Tax season in Colorado means taking time with asset valuation

On Behalf of | Apr 14, 2014 | High Asset Divorce

Most families in Colorado have filed their tax returns by this time of year. Some of those families may be dealing with divorce proceedings and taking extra time to ensure that their finances are in order. Asset valuation is just one item that needs to be managed during mediation, but it is important to be deliberate and thorough.

Financial experts remind spouses who are divorcing that their money will need to be stretched a bit further, since not only are assets and property being divided, but they will have to fund two households instead of one. It may be a good idea for each spouse to collect copies of financial papers, such as bank statements. Opening separate bank accounts and credit cards will also be beneficial. This is also a good time to become educated on Colorado’s laws surrounding property and asset division.

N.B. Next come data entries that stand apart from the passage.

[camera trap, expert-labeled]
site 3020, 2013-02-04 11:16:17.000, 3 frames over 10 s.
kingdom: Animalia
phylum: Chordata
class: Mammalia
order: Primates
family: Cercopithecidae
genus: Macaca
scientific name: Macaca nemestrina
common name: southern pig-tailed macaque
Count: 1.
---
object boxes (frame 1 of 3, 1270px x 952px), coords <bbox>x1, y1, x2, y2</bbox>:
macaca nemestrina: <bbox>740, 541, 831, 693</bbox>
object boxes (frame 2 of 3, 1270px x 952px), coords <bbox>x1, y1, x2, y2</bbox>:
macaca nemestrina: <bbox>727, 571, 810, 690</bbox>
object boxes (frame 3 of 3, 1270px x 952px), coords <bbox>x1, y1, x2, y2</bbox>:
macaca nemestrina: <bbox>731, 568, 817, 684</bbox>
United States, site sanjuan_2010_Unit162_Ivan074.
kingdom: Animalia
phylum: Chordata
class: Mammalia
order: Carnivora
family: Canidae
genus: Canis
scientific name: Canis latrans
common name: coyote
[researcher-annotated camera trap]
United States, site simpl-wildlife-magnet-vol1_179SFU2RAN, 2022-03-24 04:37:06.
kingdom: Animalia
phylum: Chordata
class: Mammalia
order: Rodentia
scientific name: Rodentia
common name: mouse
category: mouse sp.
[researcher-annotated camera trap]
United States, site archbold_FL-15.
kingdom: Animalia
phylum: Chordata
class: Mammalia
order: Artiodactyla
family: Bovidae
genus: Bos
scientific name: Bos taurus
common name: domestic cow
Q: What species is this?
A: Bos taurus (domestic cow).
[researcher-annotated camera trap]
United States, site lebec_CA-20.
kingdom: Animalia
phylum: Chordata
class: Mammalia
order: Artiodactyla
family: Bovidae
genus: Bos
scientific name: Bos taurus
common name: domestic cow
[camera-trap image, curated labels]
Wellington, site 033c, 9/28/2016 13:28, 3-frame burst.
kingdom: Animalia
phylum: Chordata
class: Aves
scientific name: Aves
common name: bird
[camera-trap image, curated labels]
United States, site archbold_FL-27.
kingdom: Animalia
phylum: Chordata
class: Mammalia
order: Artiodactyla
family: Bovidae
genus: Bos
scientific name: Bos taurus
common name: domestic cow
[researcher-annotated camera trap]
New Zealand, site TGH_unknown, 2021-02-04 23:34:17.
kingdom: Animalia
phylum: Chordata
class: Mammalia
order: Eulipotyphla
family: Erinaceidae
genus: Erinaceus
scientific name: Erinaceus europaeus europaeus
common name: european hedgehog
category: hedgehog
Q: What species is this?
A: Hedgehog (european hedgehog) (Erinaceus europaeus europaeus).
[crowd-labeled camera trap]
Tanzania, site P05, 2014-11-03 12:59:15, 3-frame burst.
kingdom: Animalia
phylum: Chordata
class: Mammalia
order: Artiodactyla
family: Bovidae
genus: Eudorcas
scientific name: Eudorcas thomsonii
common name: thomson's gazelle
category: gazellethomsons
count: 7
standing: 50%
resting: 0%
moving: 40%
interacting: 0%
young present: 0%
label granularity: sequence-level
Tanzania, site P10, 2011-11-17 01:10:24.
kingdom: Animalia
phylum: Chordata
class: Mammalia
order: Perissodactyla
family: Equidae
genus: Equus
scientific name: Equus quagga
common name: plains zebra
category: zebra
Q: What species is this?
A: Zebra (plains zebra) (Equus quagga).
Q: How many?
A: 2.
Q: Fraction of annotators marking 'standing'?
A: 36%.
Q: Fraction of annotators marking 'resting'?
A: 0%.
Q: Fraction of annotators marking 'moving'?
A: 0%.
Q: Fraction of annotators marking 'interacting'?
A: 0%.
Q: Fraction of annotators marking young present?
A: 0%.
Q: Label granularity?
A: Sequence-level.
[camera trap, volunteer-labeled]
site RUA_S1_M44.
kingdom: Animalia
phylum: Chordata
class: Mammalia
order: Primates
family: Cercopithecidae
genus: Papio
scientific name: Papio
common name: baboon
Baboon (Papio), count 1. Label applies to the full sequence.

While those are excellent suggestions for handling the parameters of divorce as it is happening, it is important that spouses also look to the future. If there are children in the relationship, it may be a good idea to think of how their college expenses and other potential future costs will be covered. Creating a new budget will be an effective way to manage one’s finances properly. Spouses will also want to examine their insurance plans, retirement funds, pensions and even their wills to determine if anything needs to be altered.

Tax season is stressful enough — a divorce at this time should be cause for all parties involved to be attentive to the process of asset valuation. Families here in Colorado who find themselves in this situation might want to take extra time to ensure everything is properly handled. The most important point is that spouses who decide they no longer wish to be married must work together to decide what will be best for everyone’s needs.